At one time, the idea of evolution evoked thoughts of fossils and the slow pace of geologic change. “But evolution, at its heart, is heritable change,” Rudman said, “and that can happen fairly quickly from one generation to the next.”
Last fall, Rudman taught introduction to genetics. “Many instructors would say that genetics is one of the topics in biology that most strongly influences our daily lives,” Rudman said. “You don’t have to look far to see it. A COVID test is a genetic test. When we go to the grocery store, nearly all of the food available is shaped by artificial selection or direct genetic modification. When you go to the doctor, the ways we treat disease are strongly influenced by genetics, whether it’s the evolution of bacteria in response to antibiotics or more recent advances in personalized medicine. You have to turn a blind eye not to see genetics all around you.”
The importance of understanding how things evolve
Rudman grew up in Michigan, earned his undergraduate degree from the University of Rochester in New York and his Ph.D. from the University of British Columbia. He completed a postdoctoral fellowship at the University of Pennsylvania and a second fellowship with the Canadian government based at the University of Guelph. He was attracted to WSU Vancouver because of its Pacific Northwest location, its accessibility to outdoor activities, and the expertise of the faculty in evolutionary biology and ecology.

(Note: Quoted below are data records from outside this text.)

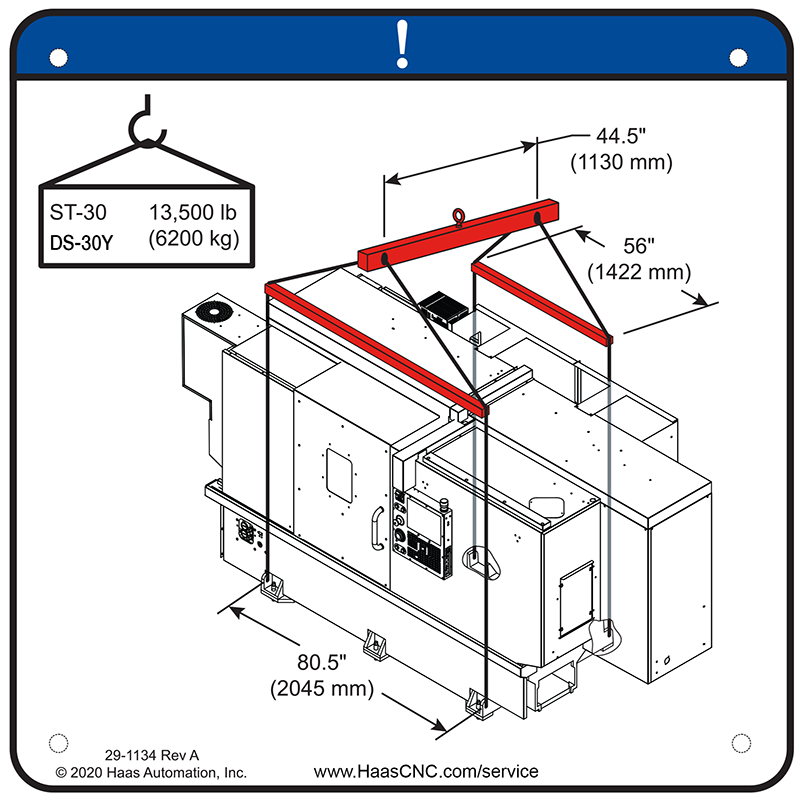 !

ST-30 13,500 lb
DS-30Y (6200 kg)

44.5"
(1130 mm)

56"
(1422 mm)

80.5"
(2045 mm)

29-1134 Rev A
© 2020 Haas Automation, Inc.

www.HaasCNC.com/service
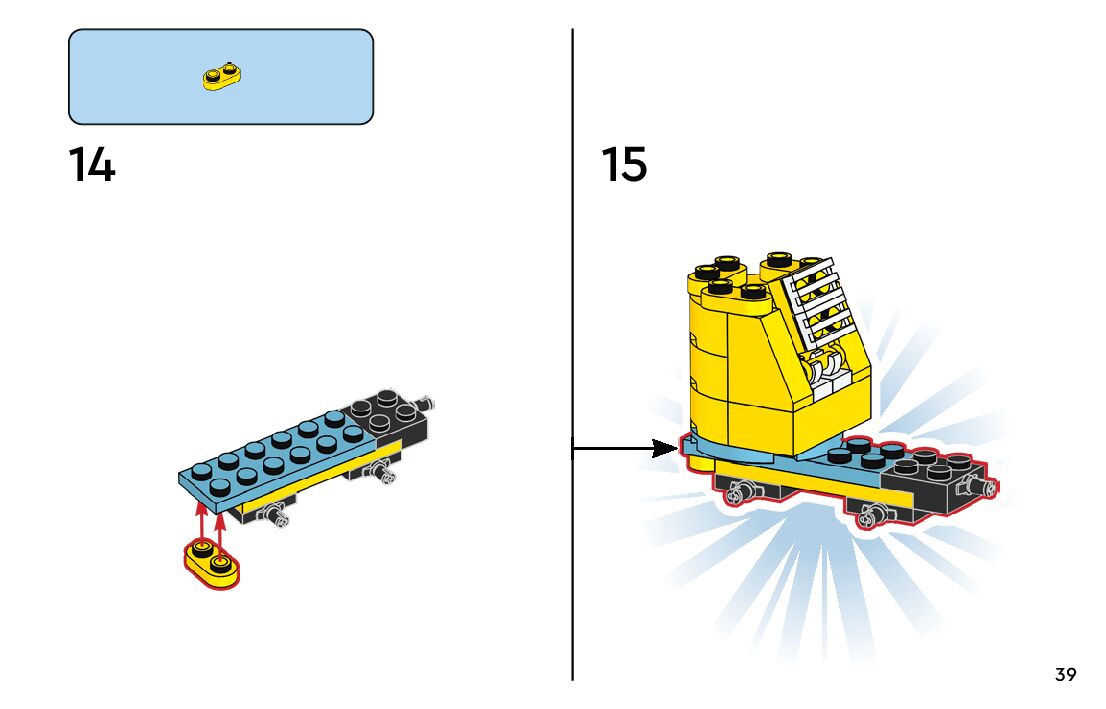 14

15

39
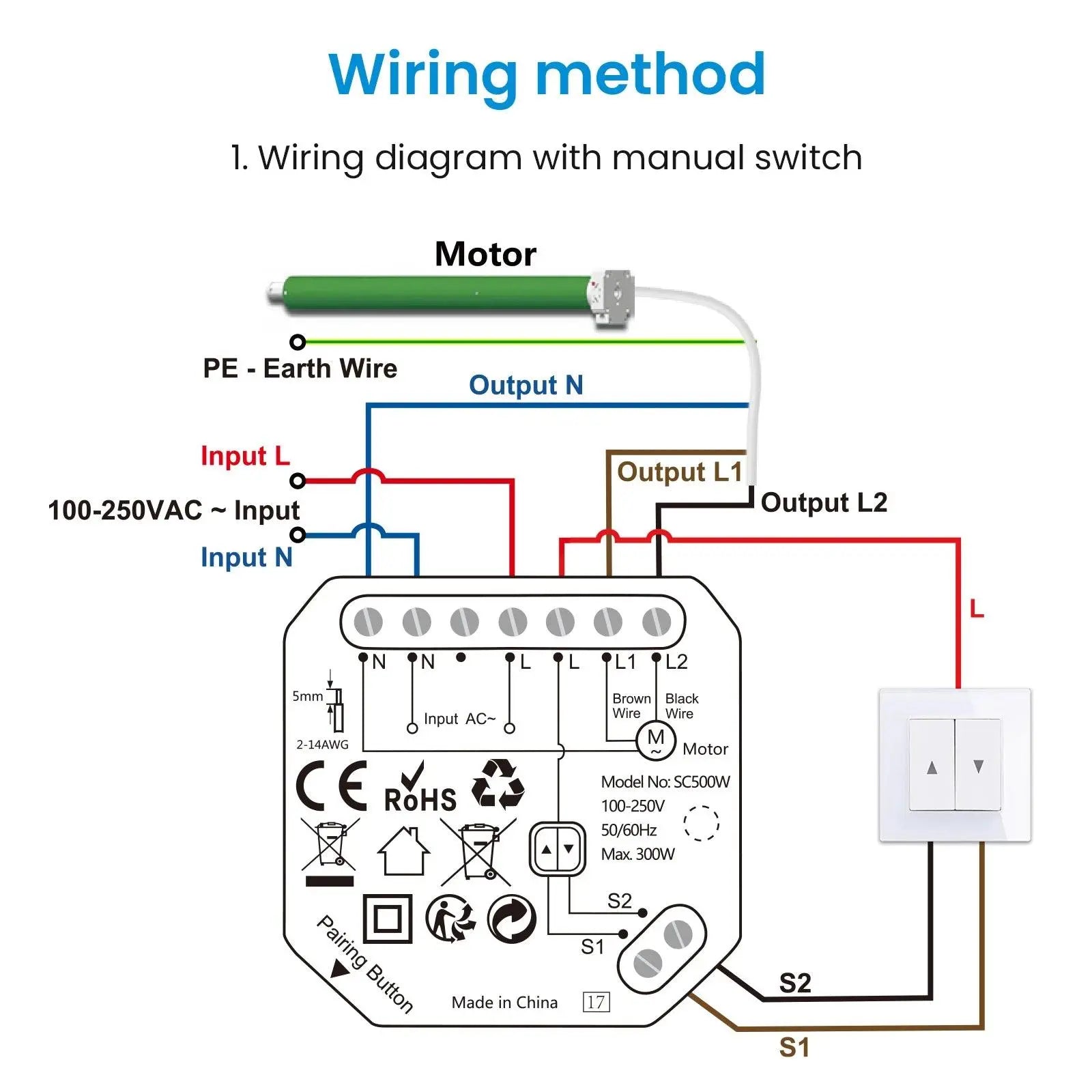 Wiring method

1. Wiring diagram with manual switch

Motor

PE - Earth Wire

Output N

Input L

100-250VAC ~ Input

Input N

Output L1

Output L2

L

N N L L L1 L2

5mm

2-14AWG

Input AC~

Brown Wire

Black Wire

M ~

Motor

CE RoHS

Model No: SC500W
100-250V
50/60Hz
Max. 300W

S2

S1

Pairing Button

Made in China 17

S2

S1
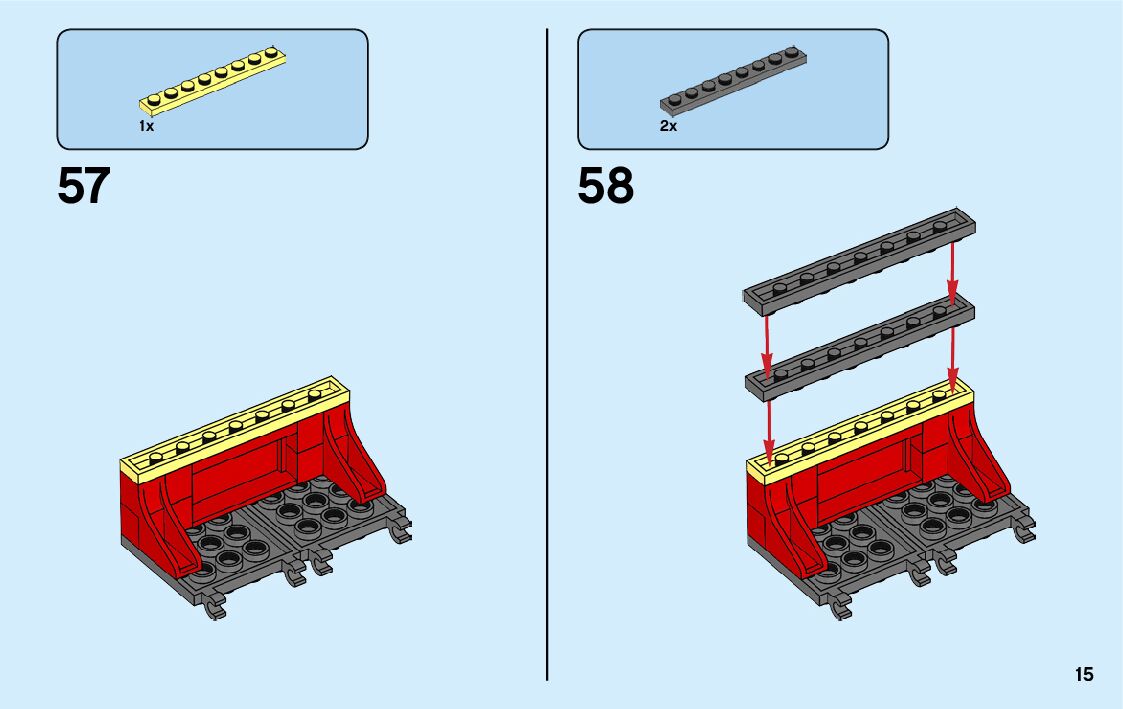 1x

57

2x

58

15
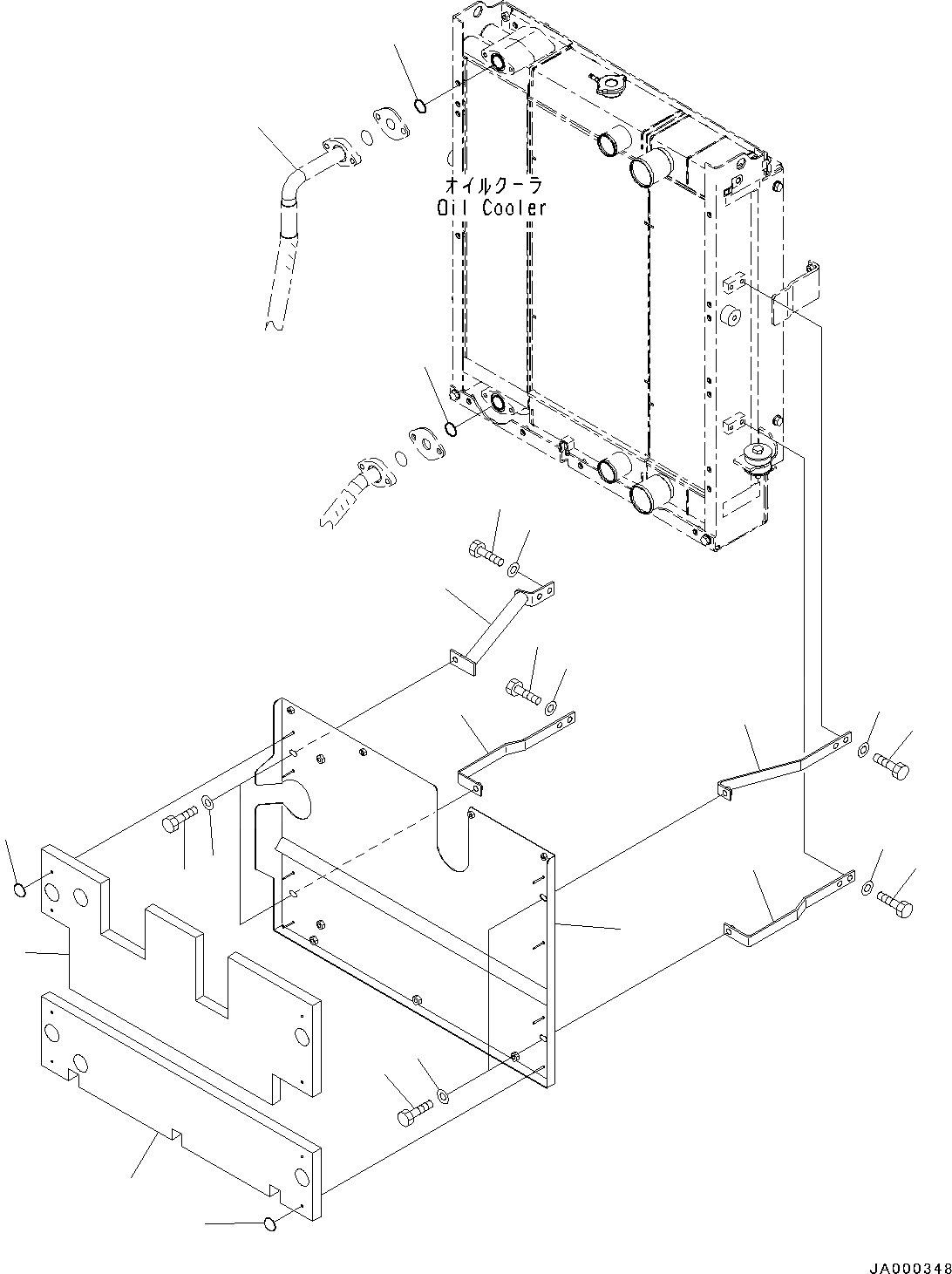 オイルクーラ
Oil Cooler

JA000348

As a graduate student, he studied evolution by tracking change in stickleback fish. Fruit flies seemed better suited to his research, though— “not only because of their rapid reproduction but because of how much we know about them. They have been studied for well over 100 years,” he said. Because of this, their genomes are easy to sequence and analyze. Moreover, fruit flies can evolve rapidly, often within a single season.
"Understanding the process of evolutionary change can help us understand the evolution of things that have negative effectos on us weather pathogens or pests."
In a recent paper in the journal Science, he and his co-authors uncovered a phenomenon called “adaptive tracking,” a process through which a population responds to environmental changes through genetic changes. “That opens lots of questions about the extent to which rapid evolution is controlled by the identity of the genetic adaptation, and lots of questions about when and how rapid evolution can allow populations to exist in a rapidly degrading environment, such as rapid climate change,” Rudman said. “And those are the broad sorts of questions the MIRA grant funds: What factors promote and constrain the pace of evolutionary change, and how does evolutionary change promote the continuance or extinction of populations in a rapidly changing environment?”
Consider, for example, environmental conservation. “We are trying to understand whether biodiversity will persist in the face of climate change and habitat destruction,” Rudman said. “Are there things that can help us maintain the biodiversity we rely on?”
As for human beings, he said, “we see rapid evolution having effects on human health—COVID pathogens are an example. Understanding the process of evolutionary change can help us understand the evolution of things that have negative effects on us, whether pathogens or pests.”